* [What you have to do]: All that is needed is the lines from the one containing "Download Spindel i" through the end of the listing, printed exactly, with no pictures among them.

* [The records]:
BEGIN

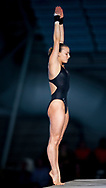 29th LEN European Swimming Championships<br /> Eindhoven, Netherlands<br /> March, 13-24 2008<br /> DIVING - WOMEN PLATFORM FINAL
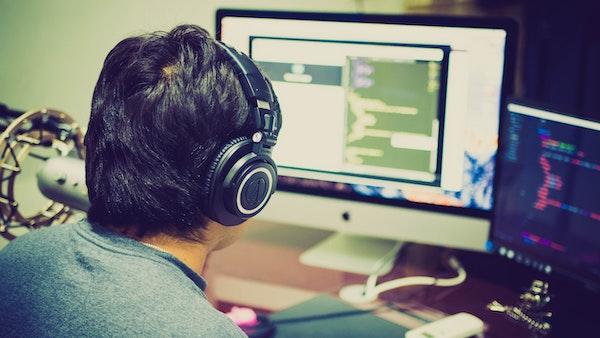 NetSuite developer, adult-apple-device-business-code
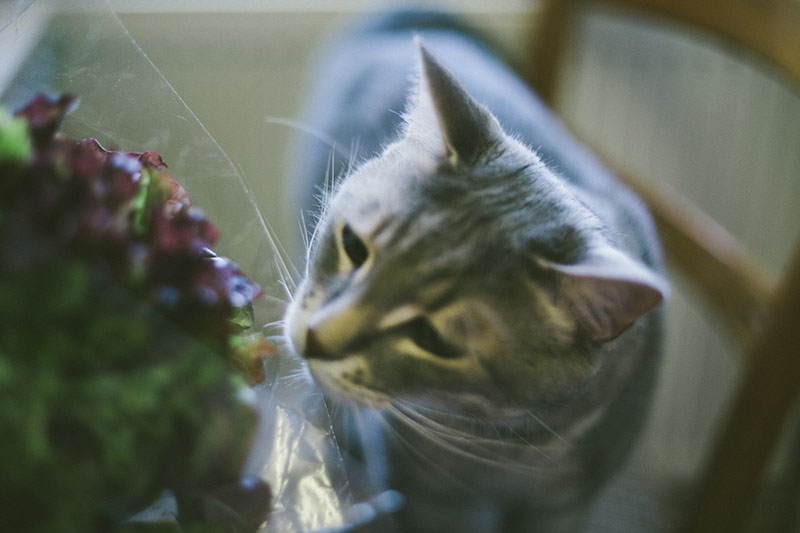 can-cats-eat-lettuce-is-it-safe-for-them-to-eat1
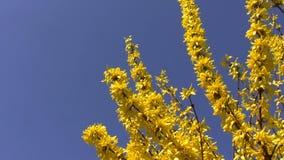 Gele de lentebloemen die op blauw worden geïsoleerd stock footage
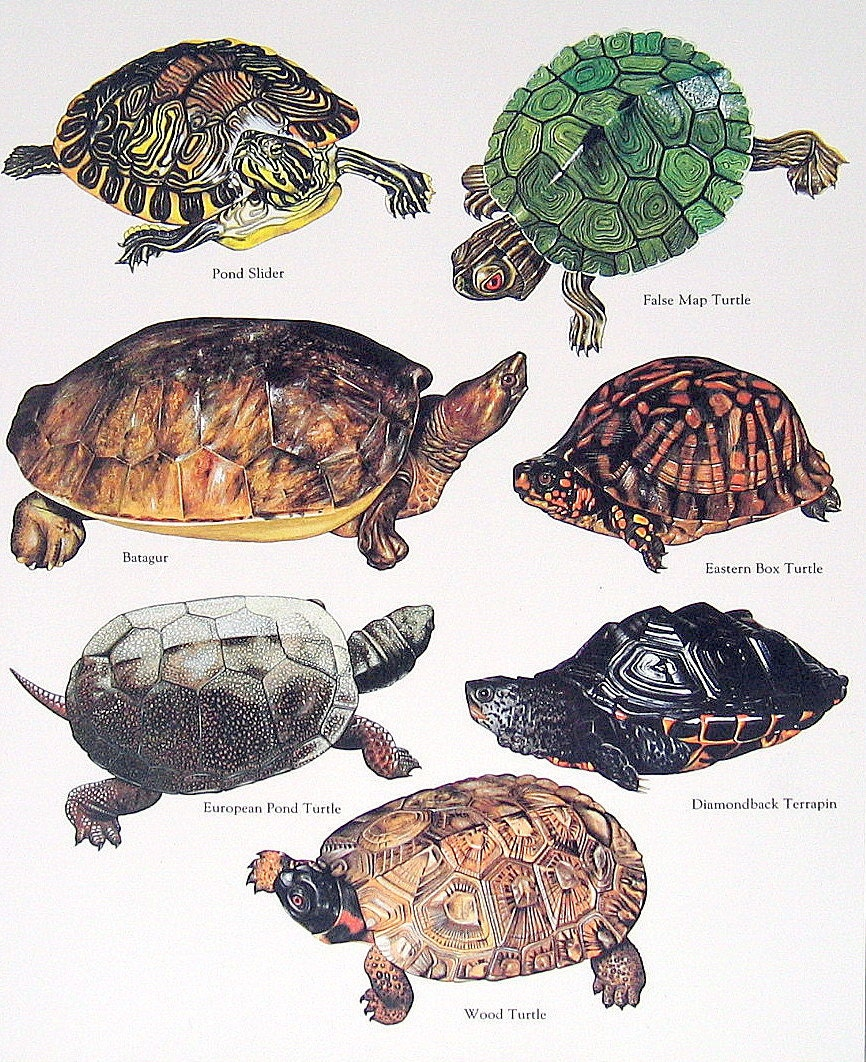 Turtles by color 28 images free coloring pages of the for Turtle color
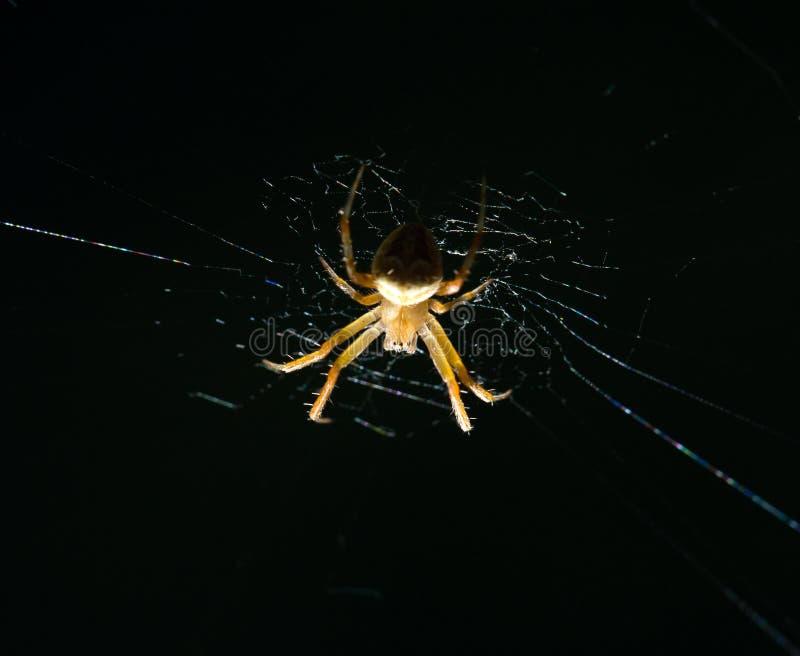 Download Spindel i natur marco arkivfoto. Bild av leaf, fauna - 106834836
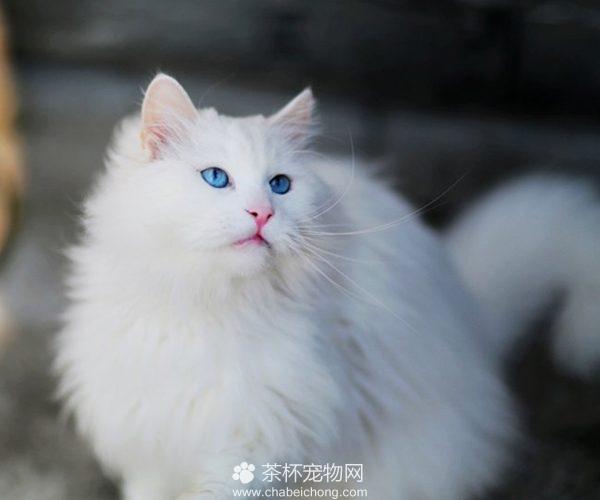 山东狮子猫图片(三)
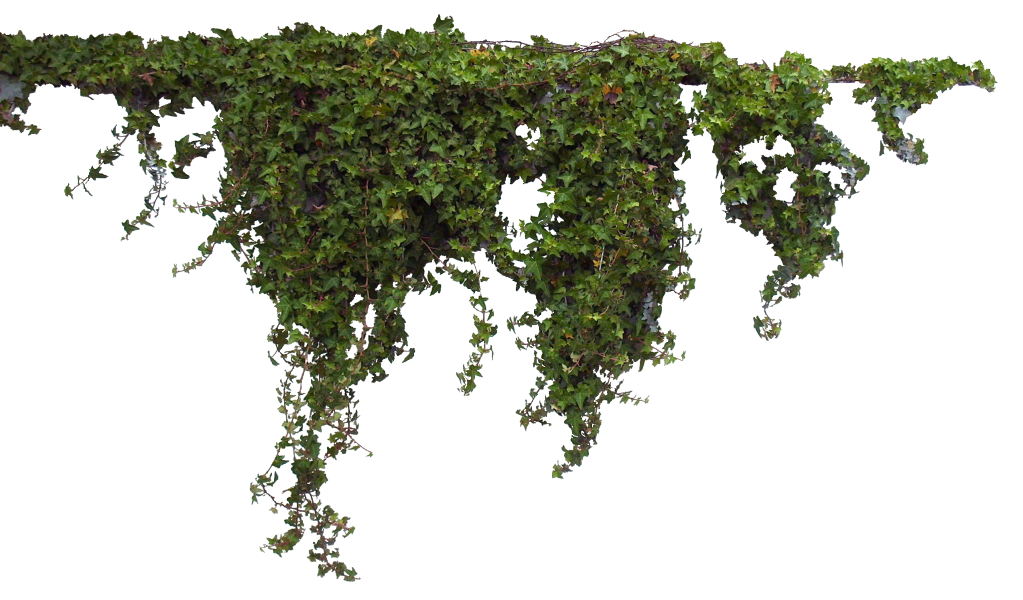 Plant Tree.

END

* [Exercise result]:
 Download Spindel i natur marco arkivfoto. Bild av leaf, fauna - 106834836
 山东狮子猫图片(三)
 Plant Tree.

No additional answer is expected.